Short problem ::
Return the records below from the line containing "What is the measured gap" onward, exactly, through and including the last line.

Dataset rows

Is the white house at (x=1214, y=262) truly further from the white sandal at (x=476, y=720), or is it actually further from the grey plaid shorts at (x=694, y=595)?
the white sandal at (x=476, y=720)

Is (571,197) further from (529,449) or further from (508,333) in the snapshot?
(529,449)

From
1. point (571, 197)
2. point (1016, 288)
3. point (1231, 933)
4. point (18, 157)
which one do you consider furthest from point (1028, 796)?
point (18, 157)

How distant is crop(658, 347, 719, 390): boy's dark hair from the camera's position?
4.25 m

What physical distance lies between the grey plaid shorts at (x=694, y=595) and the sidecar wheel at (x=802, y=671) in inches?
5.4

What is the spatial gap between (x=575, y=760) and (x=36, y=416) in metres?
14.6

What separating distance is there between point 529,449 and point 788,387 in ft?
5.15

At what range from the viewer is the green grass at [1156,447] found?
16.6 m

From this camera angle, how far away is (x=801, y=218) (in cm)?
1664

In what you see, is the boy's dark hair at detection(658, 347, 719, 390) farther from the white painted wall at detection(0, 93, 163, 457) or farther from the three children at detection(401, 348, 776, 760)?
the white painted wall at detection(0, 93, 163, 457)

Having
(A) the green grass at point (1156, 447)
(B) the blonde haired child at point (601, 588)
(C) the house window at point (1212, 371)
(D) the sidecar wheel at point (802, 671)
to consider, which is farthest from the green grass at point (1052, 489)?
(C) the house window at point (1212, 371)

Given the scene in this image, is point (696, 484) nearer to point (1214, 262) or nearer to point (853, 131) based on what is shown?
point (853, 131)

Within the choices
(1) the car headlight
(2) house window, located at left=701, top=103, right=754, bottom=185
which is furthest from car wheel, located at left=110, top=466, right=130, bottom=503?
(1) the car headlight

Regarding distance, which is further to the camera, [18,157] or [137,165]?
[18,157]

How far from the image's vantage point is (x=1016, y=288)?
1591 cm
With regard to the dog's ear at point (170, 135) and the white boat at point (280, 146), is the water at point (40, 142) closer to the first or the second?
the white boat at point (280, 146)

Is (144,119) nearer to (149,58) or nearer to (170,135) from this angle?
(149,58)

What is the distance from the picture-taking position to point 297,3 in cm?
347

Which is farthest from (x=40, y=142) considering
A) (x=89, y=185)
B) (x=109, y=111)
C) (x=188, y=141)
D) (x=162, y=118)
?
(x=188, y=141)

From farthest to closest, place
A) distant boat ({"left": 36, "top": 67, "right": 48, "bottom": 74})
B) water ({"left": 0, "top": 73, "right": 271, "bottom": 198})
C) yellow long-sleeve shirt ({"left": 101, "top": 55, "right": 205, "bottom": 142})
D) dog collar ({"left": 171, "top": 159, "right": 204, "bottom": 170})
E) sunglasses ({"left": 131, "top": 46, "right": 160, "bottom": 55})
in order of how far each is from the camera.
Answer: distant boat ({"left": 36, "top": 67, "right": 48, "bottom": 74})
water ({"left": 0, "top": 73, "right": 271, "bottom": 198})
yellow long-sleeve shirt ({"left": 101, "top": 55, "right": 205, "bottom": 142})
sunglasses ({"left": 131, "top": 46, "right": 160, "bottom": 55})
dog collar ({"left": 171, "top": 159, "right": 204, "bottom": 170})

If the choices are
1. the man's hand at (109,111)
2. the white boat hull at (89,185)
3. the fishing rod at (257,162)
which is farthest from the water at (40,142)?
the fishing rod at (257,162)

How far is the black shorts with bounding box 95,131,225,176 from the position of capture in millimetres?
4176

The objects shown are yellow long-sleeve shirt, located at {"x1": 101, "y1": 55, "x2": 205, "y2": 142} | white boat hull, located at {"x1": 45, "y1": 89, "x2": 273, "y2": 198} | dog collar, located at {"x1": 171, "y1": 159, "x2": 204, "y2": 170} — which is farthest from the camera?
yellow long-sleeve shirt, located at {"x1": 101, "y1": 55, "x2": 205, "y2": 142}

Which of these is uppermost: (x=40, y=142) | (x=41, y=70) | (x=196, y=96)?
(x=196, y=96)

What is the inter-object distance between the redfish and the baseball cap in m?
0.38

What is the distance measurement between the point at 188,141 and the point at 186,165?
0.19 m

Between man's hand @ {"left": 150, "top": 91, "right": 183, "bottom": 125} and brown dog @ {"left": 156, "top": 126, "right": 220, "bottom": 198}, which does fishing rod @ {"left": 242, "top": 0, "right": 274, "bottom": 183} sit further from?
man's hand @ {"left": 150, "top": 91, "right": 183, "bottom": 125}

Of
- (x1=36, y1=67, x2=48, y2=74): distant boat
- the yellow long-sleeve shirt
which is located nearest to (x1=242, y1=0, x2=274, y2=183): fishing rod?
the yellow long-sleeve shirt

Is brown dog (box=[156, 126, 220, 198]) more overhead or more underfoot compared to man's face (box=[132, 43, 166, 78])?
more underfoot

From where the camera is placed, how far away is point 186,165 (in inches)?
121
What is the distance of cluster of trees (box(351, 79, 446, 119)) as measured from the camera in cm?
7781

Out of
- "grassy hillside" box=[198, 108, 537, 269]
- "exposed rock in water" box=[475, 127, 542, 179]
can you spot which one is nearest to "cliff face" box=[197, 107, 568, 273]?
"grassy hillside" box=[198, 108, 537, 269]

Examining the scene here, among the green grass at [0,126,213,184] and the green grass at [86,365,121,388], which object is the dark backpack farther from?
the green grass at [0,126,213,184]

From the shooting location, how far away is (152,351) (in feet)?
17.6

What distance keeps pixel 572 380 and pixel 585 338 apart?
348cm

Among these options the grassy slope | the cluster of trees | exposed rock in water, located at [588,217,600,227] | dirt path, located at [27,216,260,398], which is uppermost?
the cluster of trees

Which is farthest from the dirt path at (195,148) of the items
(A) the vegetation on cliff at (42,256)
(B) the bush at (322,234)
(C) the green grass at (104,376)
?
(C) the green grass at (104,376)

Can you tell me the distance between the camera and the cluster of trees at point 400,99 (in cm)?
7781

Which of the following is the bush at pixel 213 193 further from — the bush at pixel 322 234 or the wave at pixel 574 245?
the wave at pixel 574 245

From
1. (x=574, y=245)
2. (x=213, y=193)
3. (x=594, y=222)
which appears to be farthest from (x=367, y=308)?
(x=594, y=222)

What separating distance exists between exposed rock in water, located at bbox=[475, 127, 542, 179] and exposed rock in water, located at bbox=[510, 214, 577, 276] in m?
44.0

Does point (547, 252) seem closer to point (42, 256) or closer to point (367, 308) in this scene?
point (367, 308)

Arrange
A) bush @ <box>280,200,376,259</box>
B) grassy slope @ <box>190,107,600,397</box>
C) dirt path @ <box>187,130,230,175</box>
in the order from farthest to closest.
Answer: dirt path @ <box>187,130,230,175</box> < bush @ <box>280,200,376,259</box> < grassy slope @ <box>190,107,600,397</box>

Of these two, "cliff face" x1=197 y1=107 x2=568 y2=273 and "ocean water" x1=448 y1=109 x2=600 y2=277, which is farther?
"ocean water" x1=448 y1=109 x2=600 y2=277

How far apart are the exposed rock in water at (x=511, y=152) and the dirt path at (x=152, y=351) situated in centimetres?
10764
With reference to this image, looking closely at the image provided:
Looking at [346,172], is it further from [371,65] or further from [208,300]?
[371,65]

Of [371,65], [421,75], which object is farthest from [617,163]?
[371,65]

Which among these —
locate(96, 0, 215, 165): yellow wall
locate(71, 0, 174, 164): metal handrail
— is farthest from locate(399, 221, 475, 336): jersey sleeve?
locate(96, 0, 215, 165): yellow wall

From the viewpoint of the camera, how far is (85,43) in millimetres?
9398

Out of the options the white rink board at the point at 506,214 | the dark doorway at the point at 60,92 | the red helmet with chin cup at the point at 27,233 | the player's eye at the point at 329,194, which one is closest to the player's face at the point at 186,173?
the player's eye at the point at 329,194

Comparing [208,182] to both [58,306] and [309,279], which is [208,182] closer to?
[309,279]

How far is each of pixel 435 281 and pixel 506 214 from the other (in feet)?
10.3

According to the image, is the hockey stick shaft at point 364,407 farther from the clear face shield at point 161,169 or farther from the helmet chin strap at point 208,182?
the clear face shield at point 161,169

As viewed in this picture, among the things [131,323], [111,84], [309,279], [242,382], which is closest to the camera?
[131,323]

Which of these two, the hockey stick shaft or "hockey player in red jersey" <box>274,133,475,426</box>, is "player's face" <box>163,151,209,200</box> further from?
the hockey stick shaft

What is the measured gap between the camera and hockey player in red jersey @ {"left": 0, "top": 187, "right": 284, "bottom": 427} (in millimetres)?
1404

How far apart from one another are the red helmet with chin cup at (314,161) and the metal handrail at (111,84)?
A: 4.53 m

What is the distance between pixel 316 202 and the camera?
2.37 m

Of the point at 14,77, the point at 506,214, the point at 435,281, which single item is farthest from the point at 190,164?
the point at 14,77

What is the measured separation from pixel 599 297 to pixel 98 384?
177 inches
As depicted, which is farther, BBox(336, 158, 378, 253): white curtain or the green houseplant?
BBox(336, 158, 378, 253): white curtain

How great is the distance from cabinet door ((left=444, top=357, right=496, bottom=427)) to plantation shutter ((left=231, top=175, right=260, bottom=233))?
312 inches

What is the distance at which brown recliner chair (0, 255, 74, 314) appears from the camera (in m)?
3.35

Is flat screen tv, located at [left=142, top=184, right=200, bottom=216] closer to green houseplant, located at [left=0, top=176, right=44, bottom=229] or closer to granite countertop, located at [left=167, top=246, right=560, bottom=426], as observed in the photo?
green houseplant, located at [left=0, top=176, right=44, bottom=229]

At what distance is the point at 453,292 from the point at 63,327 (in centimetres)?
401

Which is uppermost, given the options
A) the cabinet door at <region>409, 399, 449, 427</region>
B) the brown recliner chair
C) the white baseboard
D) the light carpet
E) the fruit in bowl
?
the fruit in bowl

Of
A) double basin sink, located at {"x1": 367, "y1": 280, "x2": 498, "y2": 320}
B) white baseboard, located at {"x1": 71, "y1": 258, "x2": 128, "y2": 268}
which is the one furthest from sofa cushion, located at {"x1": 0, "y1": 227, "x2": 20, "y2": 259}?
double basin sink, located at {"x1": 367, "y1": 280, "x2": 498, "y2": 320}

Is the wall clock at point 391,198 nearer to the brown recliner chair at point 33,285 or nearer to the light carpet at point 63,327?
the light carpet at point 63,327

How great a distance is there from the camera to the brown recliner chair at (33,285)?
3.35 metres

Task output ::
What is the measured gap between the camera and hockey player in red jersey @ {"left": 0, "top": 187, "right": 284, "bottom": 427} (in millimetres)?
1404

How far apart from one another are the red helmet with chin cup at (314,161) and the metal handrail at (111,84)?
A: 4.53 m

What is the distance between pixel 316 202 and the camera?
2.37 m

Of the point at 14,77, the point at 506,214, the point at 435,281, which single item is farthest from the point at 190,164?
the point at 14,77

What is the measured separation from pixel 599 297 to pixel 98 384?
177 inches
As depicted, which is farther, BBox(336, 158, 378, 253): white curtain or the green houseplant?
BBox(336, 158, 378, 253): white curtain

How great is the distance from cabinet door ((left=444, top=357, right=496, bottom=427)) to plantation shutter ((left=231, top=175, right=260, bottom=233))?
312 inches

What is the distance at which brown recliner chair (0, 255, 74, 314) appears from the camera (in m)?
3.35

Is flat screen tv, located at [left=142, top=184, right=200, bottom=216] closer to green houseplant, located at [left=0, top=176, right=44, bottom=229] or closer to granite countertop, located at [left=167, top=246, right=560, bottom=426], as observed in the photo?
green houseplant, located at [left=0, top=176, right=44, bottom=229]

At what distance is the point at 453,292 from the point at 63,327 (in centimetres)?
401

Which is uppermost, given the options
A) the cabinet door at <region>409, 399, 449, 427</region>
B) the brown recliner chair
C) the white baseboard
D) the light carpet
E) the fruit in bowl
?
the fruit in bowl

Of
A) double basin sink, located at {"x1": 367, "y1": 280, "x2": 498, "y2": 320}
B) white baseboard, located at {"x1": 71, "y1": 258, "x2": 128, "y2": 268}
which is the one furthest from sofa cushion, located at {"x1": 0, "y1": 227, "x2": 20, "y2": 259}?
double basin sink, located at {"x1": 367, "y1": 280, "x2": 498, "y2": 320}

Is the wall clock at point 391,198 nearer to the brown recliner chair at point 33,285 or nearer to the light carpet at point 63,327?
the light carpet at point 63,327

How great a distance is there from the camera to the brown recliner chair at (33,285)?
3.35 metres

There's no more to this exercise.